Excerpts from a spatial dataset:
[start]
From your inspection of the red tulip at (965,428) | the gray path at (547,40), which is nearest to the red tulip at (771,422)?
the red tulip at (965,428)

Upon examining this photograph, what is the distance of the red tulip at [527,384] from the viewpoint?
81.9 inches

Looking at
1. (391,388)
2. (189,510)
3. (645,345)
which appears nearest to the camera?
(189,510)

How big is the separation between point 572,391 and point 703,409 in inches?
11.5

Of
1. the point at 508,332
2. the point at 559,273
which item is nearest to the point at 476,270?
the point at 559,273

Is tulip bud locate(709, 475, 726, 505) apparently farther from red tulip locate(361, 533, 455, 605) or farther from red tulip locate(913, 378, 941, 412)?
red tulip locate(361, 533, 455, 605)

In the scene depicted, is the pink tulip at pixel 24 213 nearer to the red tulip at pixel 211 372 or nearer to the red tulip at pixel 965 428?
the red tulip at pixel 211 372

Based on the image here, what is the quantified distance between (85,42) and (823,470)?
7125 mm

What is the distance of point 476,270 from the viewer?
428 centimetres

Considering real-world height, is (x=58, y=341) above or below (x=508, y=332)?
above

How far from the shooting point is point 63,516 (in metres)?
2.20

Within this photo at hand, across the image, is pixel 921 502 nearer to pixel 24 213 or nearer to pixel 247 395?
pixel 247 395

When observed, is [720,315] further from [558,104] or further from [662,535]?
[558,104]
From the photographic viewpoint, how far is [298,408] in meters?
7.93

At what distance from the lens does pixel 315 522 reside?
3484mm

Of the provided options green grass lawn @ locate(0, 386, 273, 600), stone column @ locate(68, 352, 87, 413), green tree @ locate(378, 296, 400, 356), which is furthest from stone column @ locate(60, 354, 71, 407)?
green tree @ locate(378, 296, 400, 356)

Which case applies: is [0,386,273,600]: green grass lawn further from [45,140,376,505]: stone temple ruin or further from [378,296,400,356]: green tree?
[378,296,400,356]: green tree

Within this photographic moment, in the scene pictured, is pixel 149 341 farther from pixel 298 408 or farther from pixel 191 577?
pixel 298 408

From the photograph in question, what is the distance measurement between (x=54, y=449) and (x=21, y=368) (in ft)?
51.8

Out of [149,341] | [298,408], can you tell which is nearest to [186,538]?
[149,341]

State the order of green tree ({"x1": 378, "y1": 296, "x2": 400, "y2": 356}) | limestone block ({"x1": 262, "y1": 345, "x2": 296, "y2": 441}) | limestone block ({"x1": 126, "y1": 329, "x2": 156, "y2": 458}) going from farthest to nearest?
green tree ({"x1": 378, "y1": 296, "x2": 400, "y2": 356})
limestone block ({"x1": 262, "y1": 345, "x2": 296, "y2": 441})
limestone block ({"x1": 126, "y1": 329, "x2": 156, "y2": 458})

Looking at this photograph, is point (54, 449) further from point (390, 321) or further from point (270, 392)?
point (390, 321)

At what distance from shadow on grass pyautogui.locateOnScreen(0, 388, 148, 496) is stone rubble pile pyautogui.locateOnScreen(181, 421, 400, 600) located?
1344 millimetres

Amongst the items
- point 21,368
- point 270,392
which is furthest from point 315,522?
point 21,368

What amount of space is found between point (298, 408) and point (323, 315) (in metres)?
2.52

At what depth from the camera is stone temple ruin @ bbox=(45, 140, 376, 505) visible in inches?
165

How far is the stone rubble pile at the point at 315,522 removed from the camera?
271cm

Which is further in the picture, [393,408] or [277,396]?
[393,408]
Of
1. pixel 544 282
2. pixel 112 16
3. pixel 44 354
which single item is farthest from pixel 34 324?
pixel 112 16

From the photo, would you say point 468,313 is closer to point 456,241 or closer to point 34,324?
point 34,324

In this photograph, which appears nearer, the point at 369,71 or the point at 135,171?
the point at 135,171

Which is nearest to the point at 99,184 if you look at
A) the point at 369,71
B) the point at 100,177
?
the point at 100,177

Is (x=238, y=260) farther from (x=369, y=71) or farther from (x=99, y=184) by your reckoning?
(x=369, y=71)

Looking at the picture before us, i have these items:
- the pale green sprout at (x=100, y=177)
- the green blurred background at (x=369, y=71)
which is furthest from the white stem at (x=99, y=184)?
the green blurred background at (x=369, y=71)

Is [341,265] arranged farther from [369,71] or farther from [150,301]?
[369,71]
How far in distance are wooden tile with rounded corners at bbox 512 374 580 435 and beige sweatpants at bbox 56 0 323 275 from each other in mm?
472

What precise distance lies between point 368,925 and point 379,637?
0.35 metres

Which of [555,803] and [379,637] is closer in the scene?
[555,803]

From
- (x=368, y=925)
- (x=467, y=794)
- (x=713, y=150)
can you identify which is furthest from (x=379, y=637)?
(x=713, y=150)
[end]
▶ **Requirements**
Retype nothing except the lines from the line holding "In this photograph, which" through the last line of the entries, both included.

▶ **Exercise solution**
In this photograph, which appears nearer, the point at 369,71 or the point at 135,171?
the point at 135,171

Which is nearest to the point at 99,184 if you look at
A) the point at 369,71
B) the point at 100,177
?
the point at 100,177

Is (x=238, y=260) farther from (x=369, y=71) or farther from (x=99, y=184) by your reckoning?
(x=369, y=71)

Looking at the picture before us, i have these items:
- the pale green sprout at (x=100, y=177)
- the green blurred background at (x=369, y=71)
which is furthest from the white stem at (x=99, y=184)?
the green blurred background at (x=369, y=71)

Is [341,265] arranged farther from [369,71] or farther from [150,301]?
[369,71]
How far in distance are wooden tile with rounded corners at bbox 512 374 580 435 and beige sweatpants at bbox 56 0 323 275 from each other in mm?
472

What precise distance lies between point 368,925 and point 379,637?
0.35 metres

Which of [555,803] and [379,637] is closer in the scene?
[555,803]

From
- (x=368, y=925)
- (x=467, y=794)
- (x=713, y=150)
can you identify which is furthest from (x=379, y=637)?
(x=713, y=150)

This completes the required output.